Leaving out all pictures, return the records word for word.

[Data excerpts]
□ □ □ □

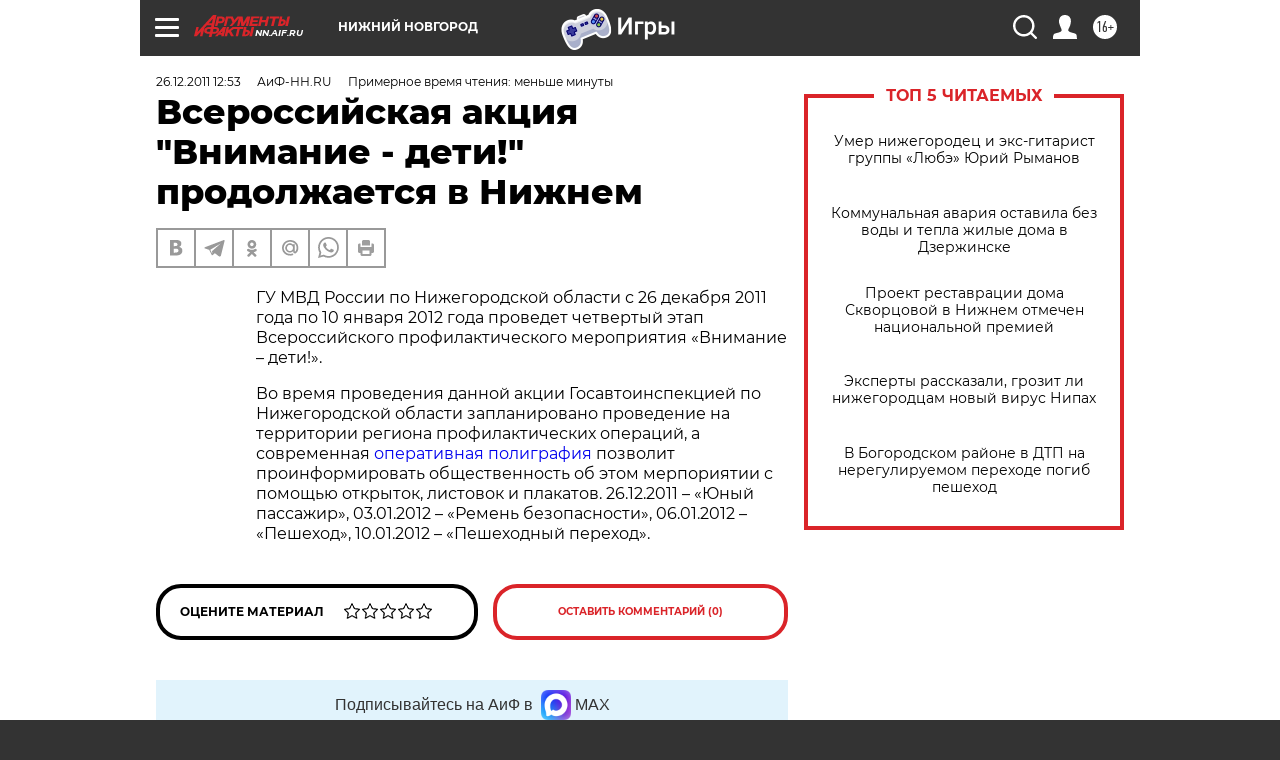

--- FILE ---
content_type: text/html
request_url: https://tns-counter.ru/nc01a**R%3Eundefined*aif_ru/ru/UTF-8/tmsec=aif_ru/338240989***
body_size: -71
content:
22396B0D6976FCB2X1769405618:22396B0D6976FCB2X1769405618

--- FILE ---
content_type: application/javascript
request_url: https://smi2.ru/counter/settings?payload=CIyLAhiRs6zGvzM6JDMyZmNiOGI4LWY5NTMtNGViZS1hNzUwLTQyYTdhMTI0MWFlNA&cb=_callbacks____0mkuqf6yc
body_size: 1513
content:
_callbacks____0mkuqf6yc("[base64]");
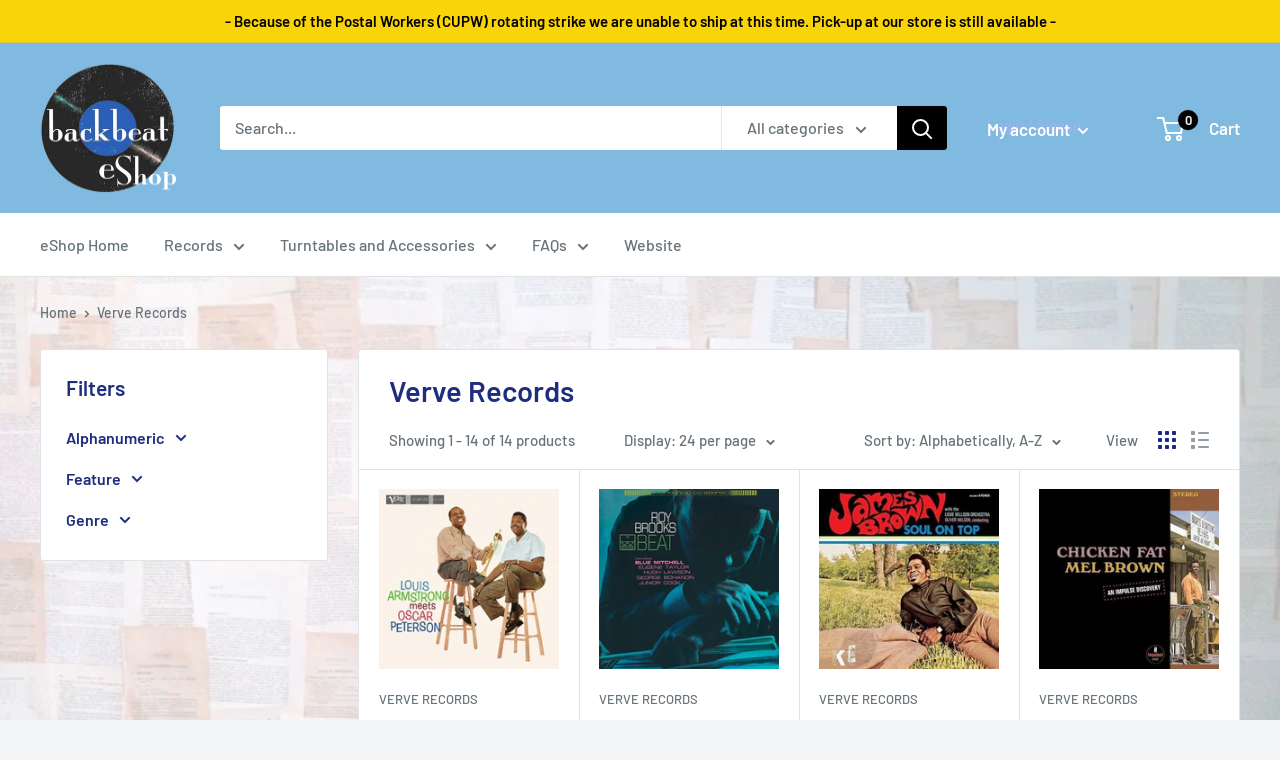

--- FILE ---
content_type: text/javascript
request_url: https://shop.backbeatperth.com/cdn/shop/t/16/assets/custom.js?v=90373254691674712701634032334
body_size: -575
content:
//# sourceMappingURL=/cdn/shop/t/16/assets/custom.js.map?v=90373254691674712701634032334
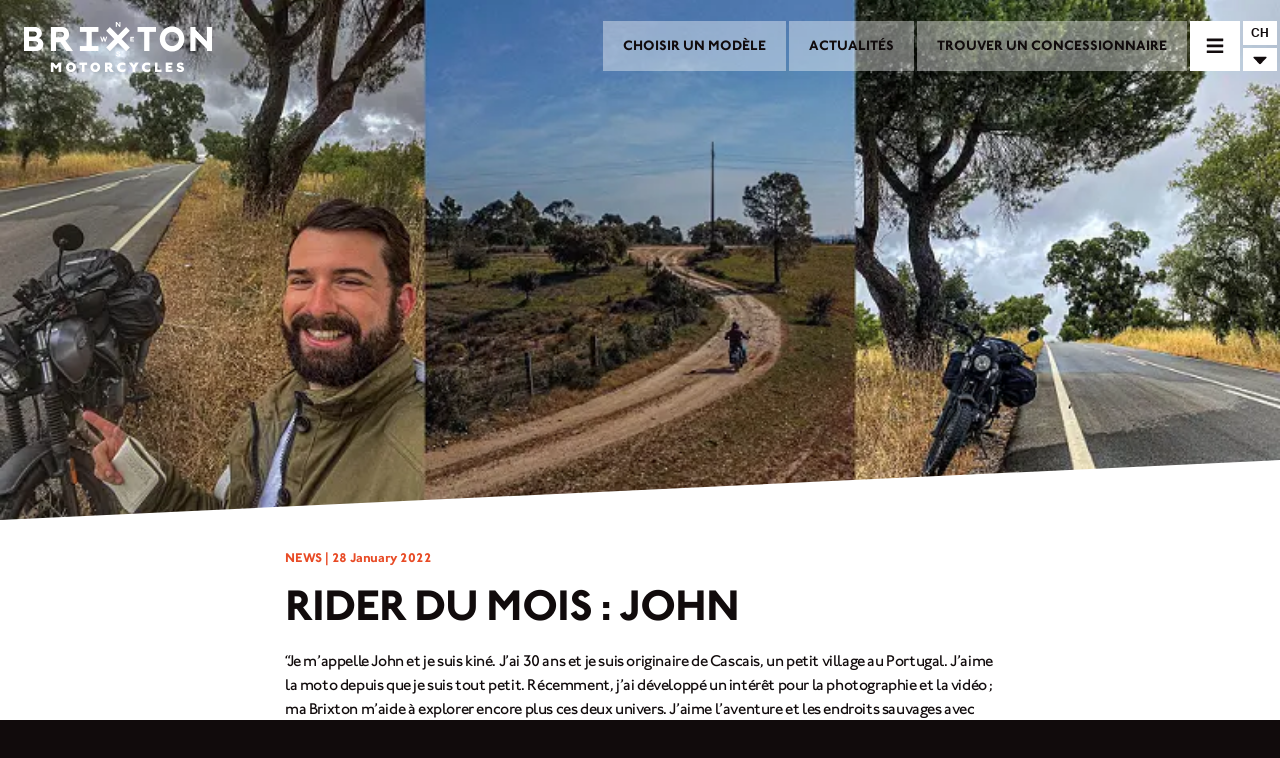

--- FILE ---
content_type: image/svg+xml
request_url: https://www.brixton-motorcycles.com/assets/flags/4x3/cn.svg
body_size: 473
content:
<svg xmlns="http://www.w3.org/2000/svg" xmlns:xlink="http://www.w3.org/1999/xlink" id="flag-icon-css-cn" viewBox="0 0 640 480">
  <defs>
    <path id="a" fill="#ffde00" d="M-.6.8L0-1 .6.8-1-.3h2z"/>
  </defs>
  <path fill="#de2910" d="M0 0h640v480H0z"/>
  <use width="30" height="20" transform="matrix(71.9991 0 0 72 120 120)" xlink:href="#a"/>
  <use width="30" height="20" transform="matrix(-12.33562 -20.5871 20.58684 -12.33577 240.3 48)" xlink:href="#a"/>
  <use width="30" height="20" transform="matrix(-3.38573 -23.75998 23.75968 -3.38578 288 95.8)" xlink:href="#a"/>
  <use width="30" height="20" transform="matrix(6.5991 -23.0749 23.0746 6.59919 288 168)" xlink:href="#a"/>
  <use width="30" height="20" transform="matrix(14.9991 -18.73557 18.73533 14.99929 240 216)" xlink:href="#a"/>
</svg>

□ □ □ □

● Solution to this problem
--- FILE ---
content_type: text/html
request_url: https://tns-counter.ru/nc01a**R%3Eundefined*aif_ru/ru/UTF-8/tmsec=aif_ru/338240989***
body_size: -71
content:
22396B0D6976FCB2X1769405618:22396B0D6976FCB2X1769405618

--- FILE ---
content_type: application/javascript
request_url: https://smi2.ru/counter/settings?payload=CIyLAhiRs6zGvzM6JDMyZmNiOGI4LWY5NTMtNGViZS1hNzUwLTQyYTdhMTI0MWFlNA&cb=_callbacks____0mkuqf6yc
body_size: 1513
content:
_callbacks____0mkuqf6yc("[base64]");

--- FILE ---
content_type: text/javascript
request_url: https://shop.backbeatperth.com/cdn/shop/t/16/assets/custom.js?v=90373254691674712701634032334
body_size: -575
content:
//# sourceMappingURL=/cdn/shop/t/16/assets/custom.js.map?v=90373254691674712701634032334

--- FILE ---
content_type: image/svg+xml
request_url: https://www.brixton-motorcycles.com/assets/flags/4x3/cn.svg
body_size: 473
content:
<svg xmlns="http://www.w3.org/2000/svg" xmlns:xlink="http://www.w3.org/1999/xlink" id="flag-icon-css-cn" viewBox="0 0 640 480">
  <defs>
    <path id="a" fill="#ffde00" d="M-.6.8L0-1 .6.8-1-.3h2z"/>
  </defs>
  <path fill="#de2910" d="M0 0h640v480H0z"/>
  <use width="30" height="20" transform="matrix(71.9991 0 0 72 120 120)" xlink:href="#a"/>
  <use width="30" height="20" transform="matrix(-12.33562 -20.5871 20.58684 -12.33577 240.3 48)" xlink:href="#a"/>
  <use width="30" height="20" transform="matrix(-3.38573 -23.75998 23.75968 -3.38578 288 95.8)" xlink:href="#a"/>
  <use width="30" height="20" transform="matrix(6.5991 -23.0749 23.0746 6.59919 288 168)" xlink:href="#a"/>
  <use width="30" height="20" transform="matrix(14.9991 -18.73557 18.73533 14.99929 240 216)" xlink:href="#a"/>
</svg>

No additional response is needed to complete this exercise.